Görevler
A – Çıkarılan metinde "Poverty, New World" sözlerinin geçtiği yerden başlayan ve "kıyametine doğru koşuyor." sözlerinden sonra biten bölümü aynen aktarınız.
B – Çıkarılan metinde "Bu uzun zaman içinde" sözleriyle başlayan paragrafı, temel bilgilerini koruyarak madde madde yeniden yazınız.

── Çıkarılan Metin ──

Poverty, New World Order and Islam
Dünyamız asırlardan beri, uzayda İlahî iradenin kendi için belirlemiş olduğu
çizgide alabildiğine hızlı bir şekilde son kaderine doğru yol alıyor. İnsanlık da
onunla birlikte kaderini kovalayıp, kıyametine doğru koşuyor.
Bu uzun zaman içinde hem dünya yıpranmış, hem insanlar kirlenmiş… İnsan için
özel bir misafirhane olarak hazırlanıp, gerekli her türlü donanım ile teçhiz edilmiş,
yeri ile göğü ile insanlığın hizmetine sunulmuş olan dünya (Lokman, 20), misafirleri
olan insanlar tarafından sınır tanımaz bir şekilde kullanıla kullanıla kaynaklarını
neredeyse tüketmiş ve suyu, havası, çevresi ile kirlenmiş; Kur'an'ın ifadesi ile
"İnsanların ellerinin yaptıkları şeyler yüzünden karada ve denizde, yani bütün dünyada
fesat yayılmış/anormallikler ortaya çıkmış." (Rum, 41). İnsanlar dünyayı kirletmekle
kalmamış, kendilerini de tarihinin hiç bir döneminde olmadığı kadar manevî kir ve
pasların içine atmışlar; en güzel (Tin, 4) ve şerefli (İsra, 70) bir şekilde yaratılmış
olmalarına rağmen hayvanlar derekesine, hatta daha da aşağılara düşmüşlerdir (A'raf,
179). Çünkü konumlarını, görevlerini ve sorumluluklarını unutmuş; kullandıkları
maddî ve manevî uyuşturucular yüzünden akıllarını/kalplerini, gözlerini, kulaklarını
gereği gibi kullanamaz olmuşlar, gerçek dünyadan kopup, sanal bir âlemde hayallere
kapılmışlar, büyük bir sapkınlıkla ve ahmaklıkla kendi tanrılıklarını ilan etmişlerdir.

───
── Veri Kayıtları ──

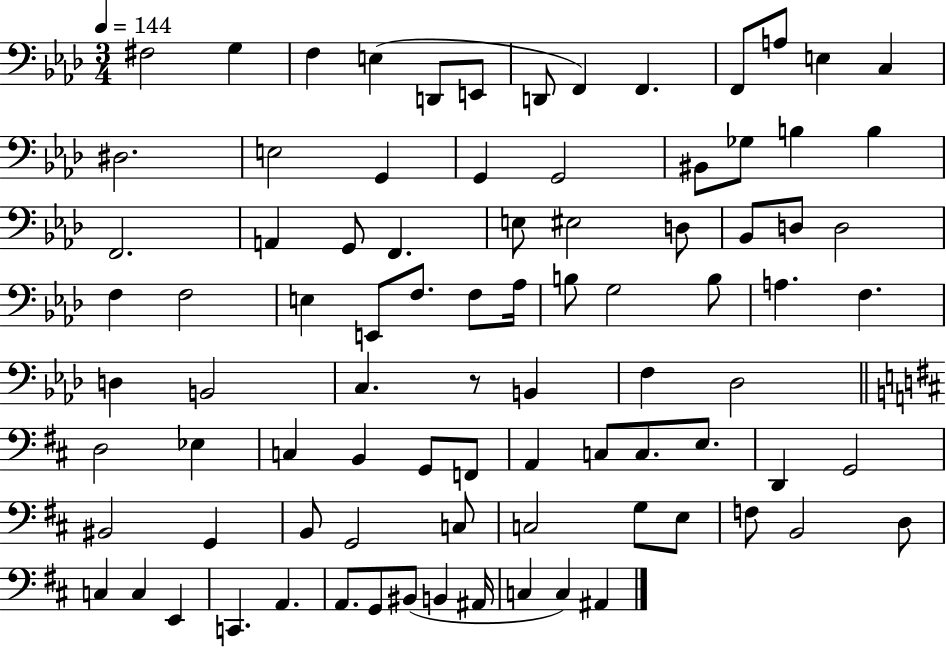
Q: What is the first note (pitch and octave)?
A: F#3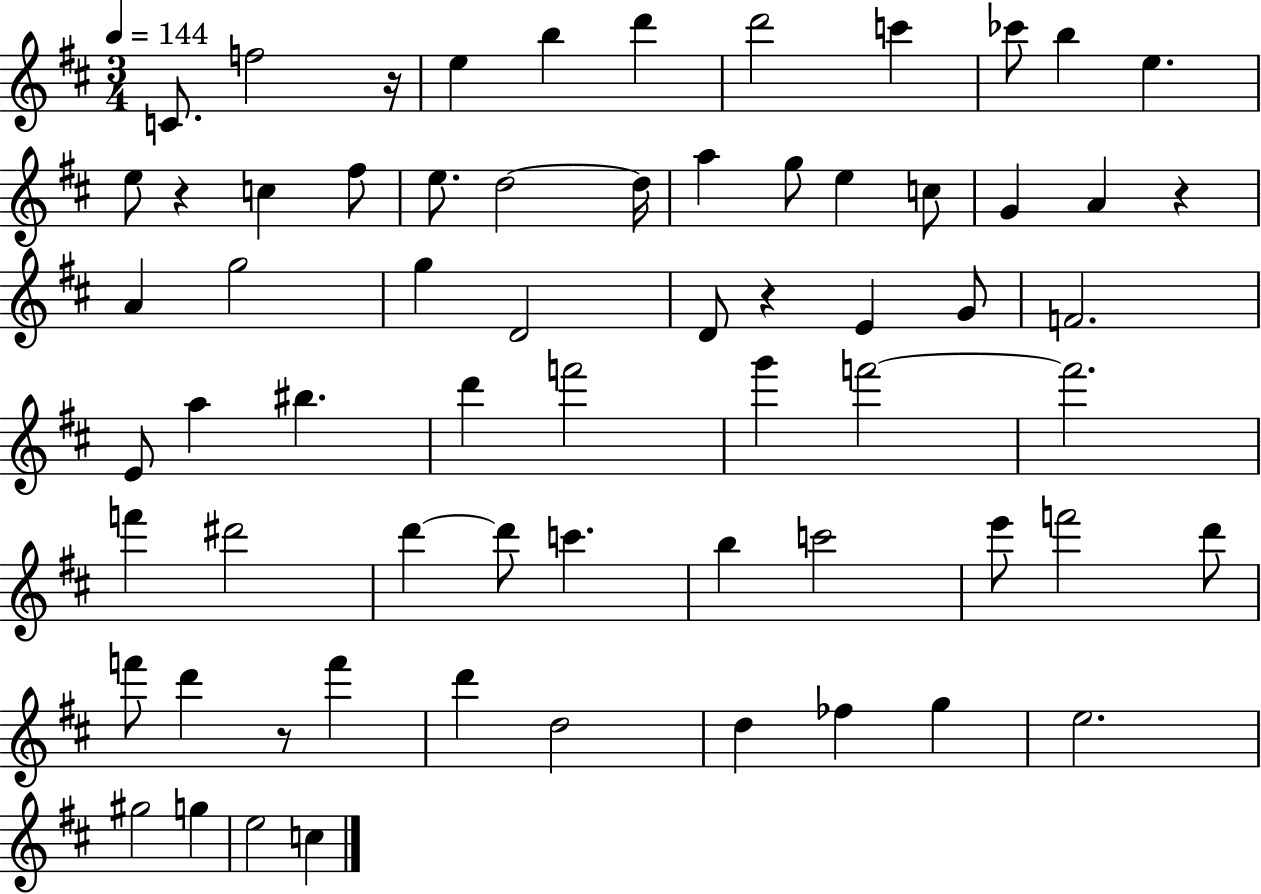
{
  \clef treble
  \numericTimeSignature
  \time 3/4
  \key d \major
  \tempo 4 = 144
  \repeat volta 2 { c'8. f''2 r16 | e''4 b''4 d'''4 | d'''2 c'''4 | ces'''8 b''4 e''4. | \break e''8 r4 c''4 fis''8 | e''8. d''2~~ d''16 | a''4 g''8 e''4 c''8 | g'4 a'4 r4 | \break a'4 g''2 | g''4 d'2 | d'8 r4 e'4 g'8 | f'2. | \break e'8 a''4 bis''4. | d'''4 f'''2 | g'''4 f'''2~~ | f'''2. | \break f'''4 dis'''2 | d'''4~~ d'''8 c'''4. | b''4 c'''2 | e'''8 f'''2 d'''8 | \break f'''8 d'''4 r8 f'''4 | d'''4 d''2 | d''4 fes''4 g''4 | e''2. | \break gis''2 g''4 | e''2 c''4 | } \bar "|."
}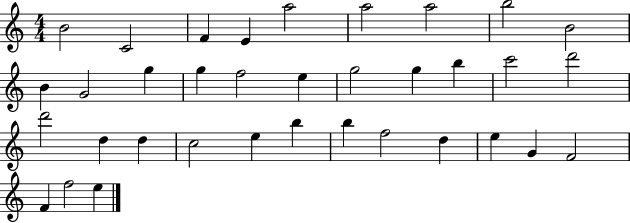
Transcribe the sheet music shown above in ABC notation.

X:1
T:Untitled
M:4/4
L:1/4
K:C
B2 C2 F E a2 a2 a2 b2 B2 B G2 g g f2 e g2 g b c'2 d'2 d'2 d d c2 e b b f2 d e G F2 F f2 e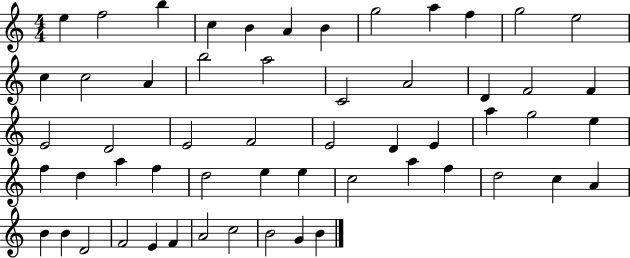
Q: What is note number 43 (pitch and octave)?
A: D5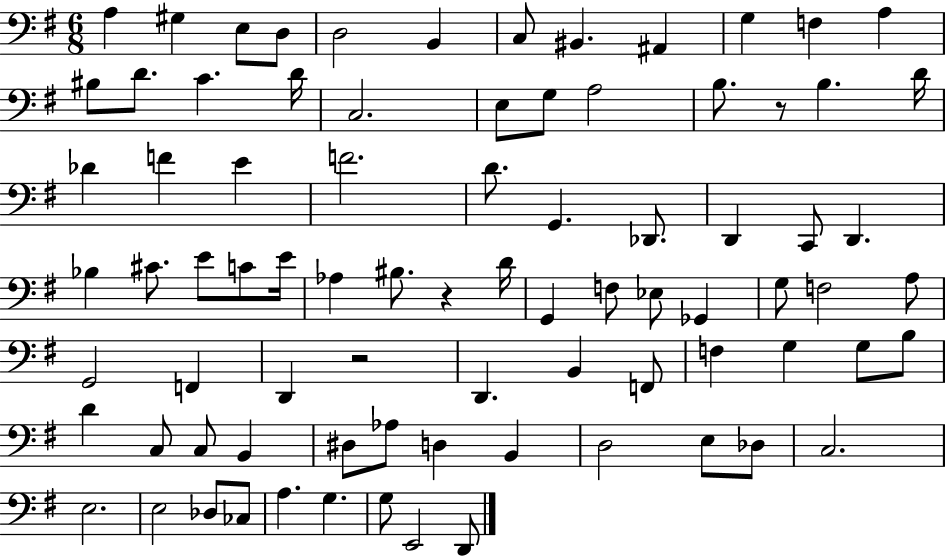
A3/q G#3/q E3/e D3/e D3/h B2/q C3/e BIS2/q. A#2/q G3/q F3/q A3/q BIS3/e D4/e. C4/q. D4/s C3/h. E3/e G3/e A3/h B3/e. R/e B3/q. D4/s Db4/q F4/q E4/q F4/h. D4/e. G2/q. Db2/e. D2/q C2/e D2/q. Bb3/q C#4/e. E4/e C4/e E4/s Ab3/q BIS3/e. R/q D4/s G2/q F3/e Eb3/e Gb2/q G3/e F3/h A3/e G2/h F2/q D2/q R/h D2/q. B2/q F2/e F3/q G3/q G3/e B3/e D4/q C3/e C3/e B2/q D#3/e Ab3/e D3/q B2/q D3/h E3/e Db3/e C3/h. E3/h. E3/h Db3/e CES3/e A3/q. G3/q. G3/e E2/h D2/e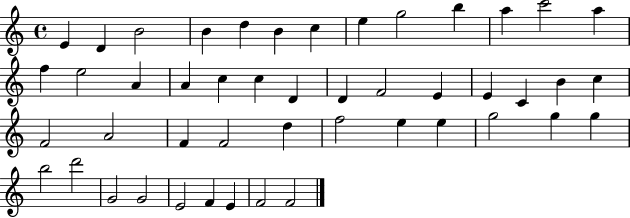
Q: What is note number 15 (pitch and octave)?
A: E5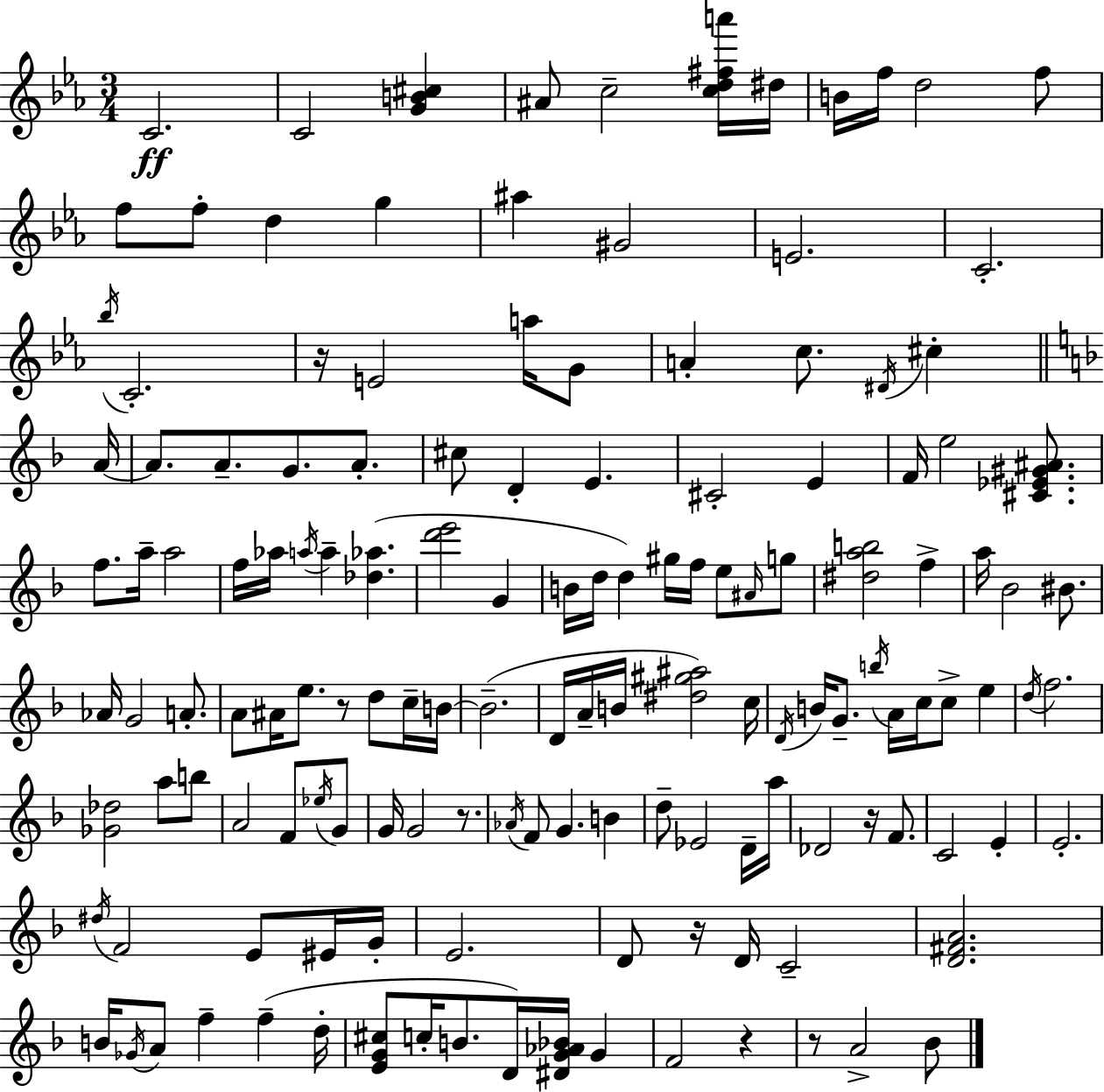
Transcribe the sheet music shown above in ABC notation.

X:1
T:Untitled
M:3/4
L:1/4
K:Cm
C2 C2 [GB^c] ^A/2 c2 [cd^fa']/4 ^d/4 B/4 f/4 d2 f/2 f/2 f/2 d g ^a ^G2 E2 C2 _b/4 C2 z/4 E2 a/4 G/2 A c/2 ^D/4 ^c A/4 A/2 A/2 G/2 A/2 ^c/2 D E ^C2 E F/4 e2 [^C_E^G^A]/2 f/2 a/4 a2 f/4 _a/4 a/4 a [_d_a] [d'e']2 G B/4 d/4 d ^g/4 f/4 e/2 ^A/4 g/2 [^dab]2 f a/4 _B2 ^B/2 _A/4 G2 A/2 A/2 ^A/4 e/2 z/2 d/2 c/4 B/4 B2 D/4 A/4 B/4 [^d^g^a]2 c/4 D/4 B/4 G/2 b/4 A/4 c/4 c/2 e d/4 f2 [_G_d]2 a/2 b/2 A2 F/2 _e/4 G/2 G/4 G2 z/2 _A/4 F/2 G B d/2 _E2 D/4 a/4 _D2 z/4 F/2 C2 E E2 ^d/4 F2 E/2 ^E/4 G/4 E2 D/2 z/4 D/4 C2 [D^FA]2 B/4 _G/4 A/2 f f d/4 [EG^c]/2 c/4 B/2 D/4 [^DG_A_B]/4 G F2 z z/2 A2 _B/2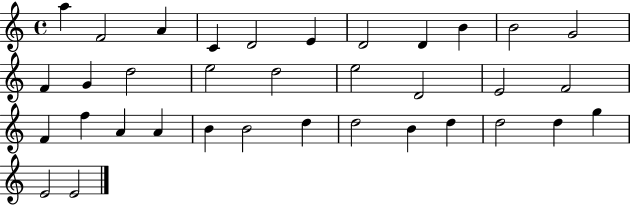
X:1
T:Untitled
M:4/4
L:1/4
K:C
a F2 A C D2 E D2 D B B2 G2 F G d2 e2 d2 e2 D2 E2 F2 F f A A B B2 d d2 B d d2 d g E2 E2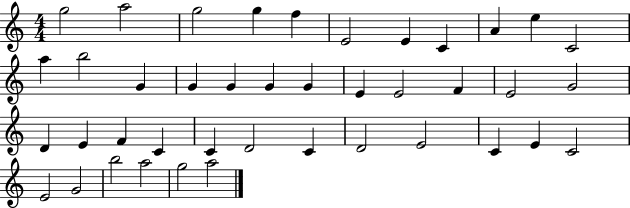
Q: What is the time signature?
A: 4/4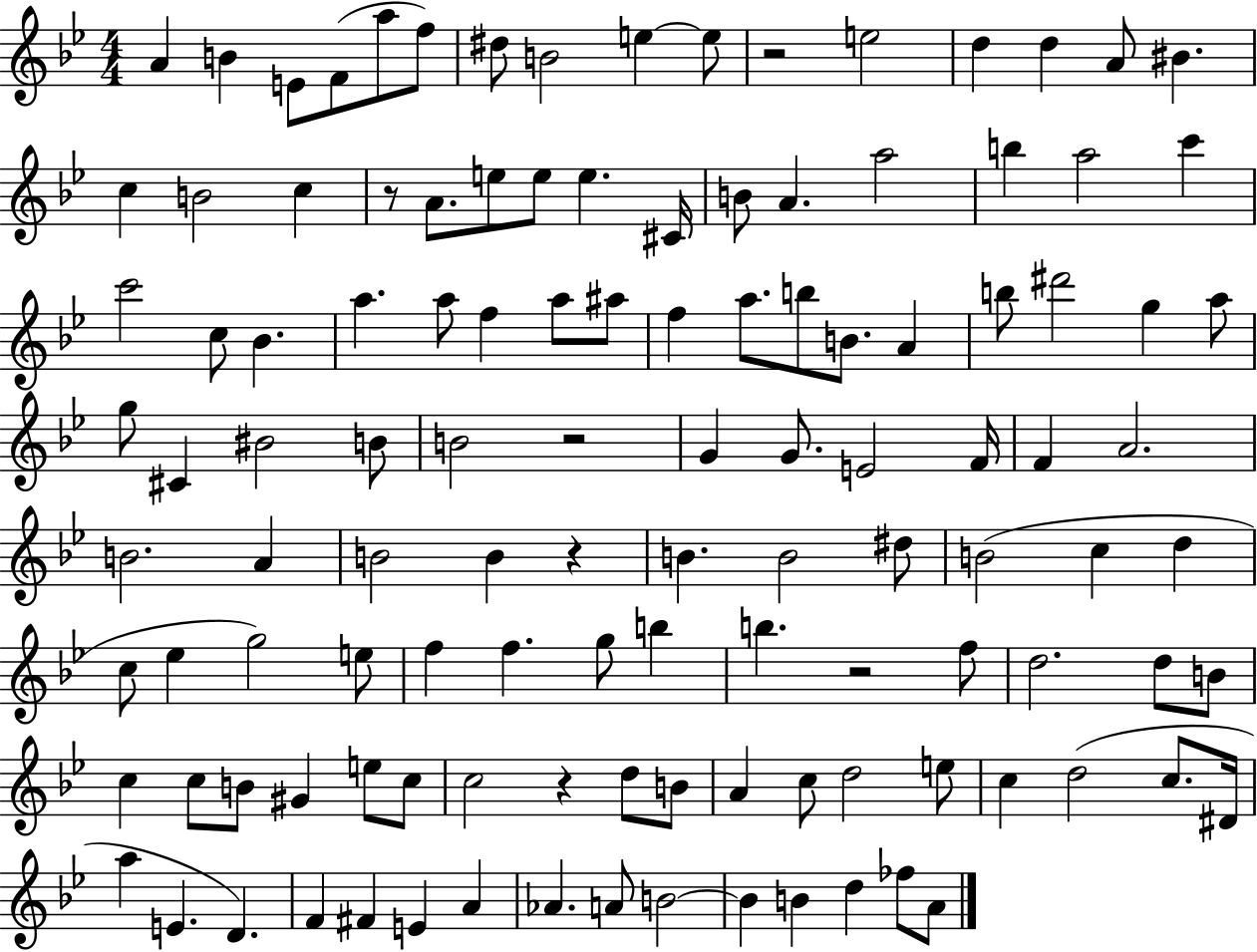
{
  \clef treble
  \numericTimeSignature
  \time 4/4
  \key bes \major
  a'4 b'4 e'8 f'8( a''8 f''8) | dis''8 b'2 e''4~~ e''8 | r2 e''2 | d''4 d''4 a'8 bis'4. | \break c''4 b'2 c''4 | r8 a'8. e''8 e''8 e''4. cis'16 | b'8 a'4. a''2 | b''4 a''2 c'''4 | \break c'''2 c''8 bes'4. | a''4. a''8 f''4 a''8 ais''8 | f''4 a''8. b''8 b'8. a'4 | b''8 dis'''2 g''4 a''8 | \break g''8 cis'4 bis'2 b'8 | b'2 r2 | g'4 g'8. e'2 f'16 | f'4 a'2. | \break b'2. a'4 | b'2 b'4 r4 | b'4. b'2 dis''8 | b'2( c''4 d''4 | \break c''8 ees''4 g''2) e''8 | f''4 f''4. g''8 b''4 | b''4. r2 f''8 | d''2. d''8 b'8 | \break c''4 c''8 b'8 gis'4 e''8 c''8 | c''2 r4 d''8 b'8 | a'4 c''8 d''2 e''8 | c''4 d''2( c''8. dis'16 | \break a''4 e'4. d'4.) | f'4 fis'4 e'4 a'4 | aes'4. a'8 b'2~~ | b'4 b'4 d''4 fes''8 a'8 | \break \bar "|."
}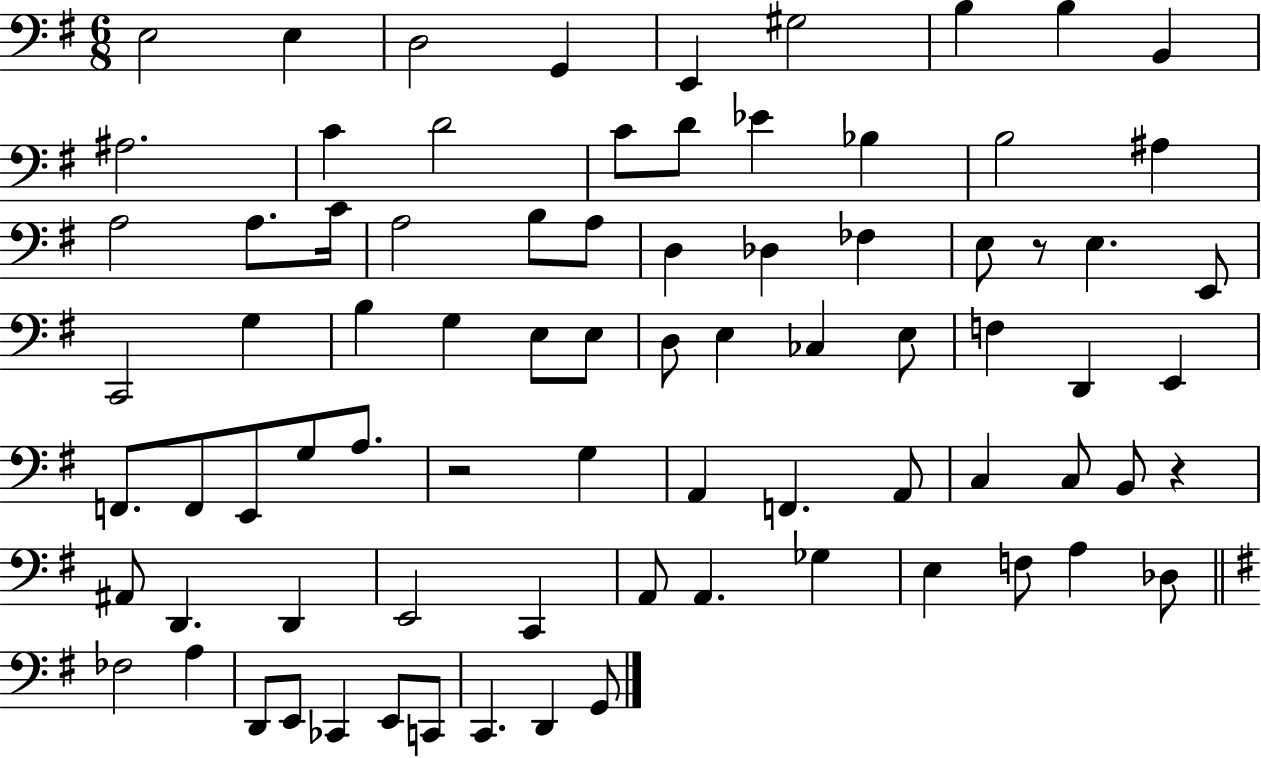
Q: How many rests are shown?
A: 3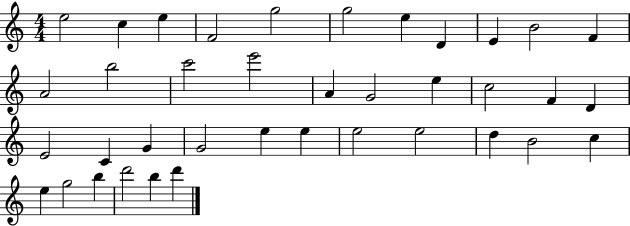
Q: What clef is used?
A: treble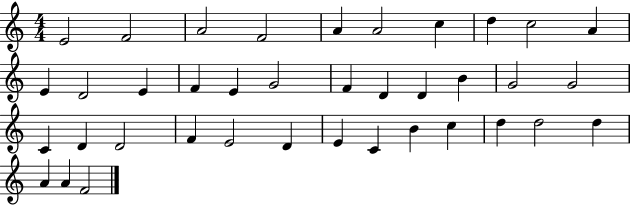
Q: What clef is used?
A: treble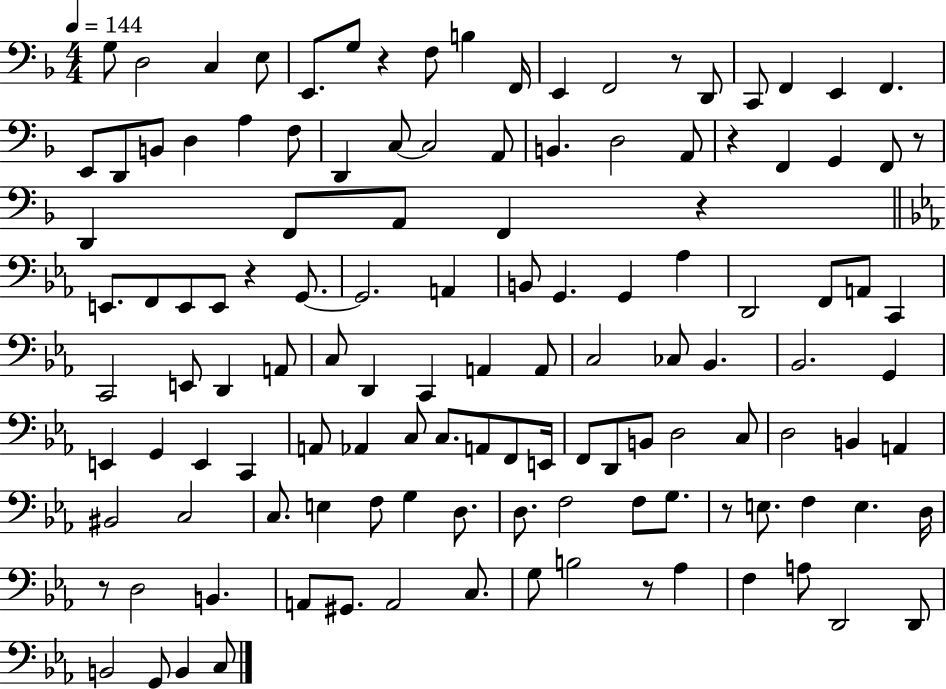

───

Alıştırma Cevapları
A –
Poverty, New World Order and Islam
Dünyamız asırlardan beri, uzayda İlahî iradenin kendi için belirlemiş olduğu
çizgide alabildiğine hızlı bir şekilde son kaderine doğru yol alıyor. İnsanlık da
onunla birlikte kaderini kovalayıp, kıyametine doğru koşuyor.

B –
- Uzun zaman içinde hem dünya yıpranmış hem de insanlar kirlenmiştir.
- İnsan için özel bir misafirhane olarak hazırlanan, her türlü donanımla teçhiz edilen ve yeri ile göğü ile insanlığın hizmetine sunulan dünya (Lokman, 20), insanların sınır tanımaz kullanımı sonucunda kaynaklarını neredeyse tüketmiştir. Suyu, havası ve çevresi de kirlenmiştir.
- Kur'an'ın ifadesiyle, insanların ellerinin yaptıkları yüzünden karada ve denizde fesat yayılmış, anormallikler ortaya çıkmıştır (Rum, 41).
- İnsanlar kendilerini de tarihlerinin hiçbir döneminde olmadığı kadar manevî kir ve pasların içine atmıştır.
- En güzel (Tin, 4) ve şerefli (İsra, 70) biçimde yaratılmış olmalarına rağmen hayvanlar derekesine, hatta daha da aşağılara düşmüşlerdir (A'raf, 179).
- Bunun sebebi, insanların konumlarını, görevlerini ve sorumluluklarını unutmalarıdır. Maddî ve manevî uyuşturucular yüzünden akıllarını/kalplerini, gözlerini ve kulaklarını gereği gibi kullanamaz olmuşlardır. Gerçek dünyadan kopup sanal bir âlemde hayallere kapılmışlardır. Büyük bir sapkınlık ve ahmaklıkla kendi tanrılıklarını ilan etmişlerdir.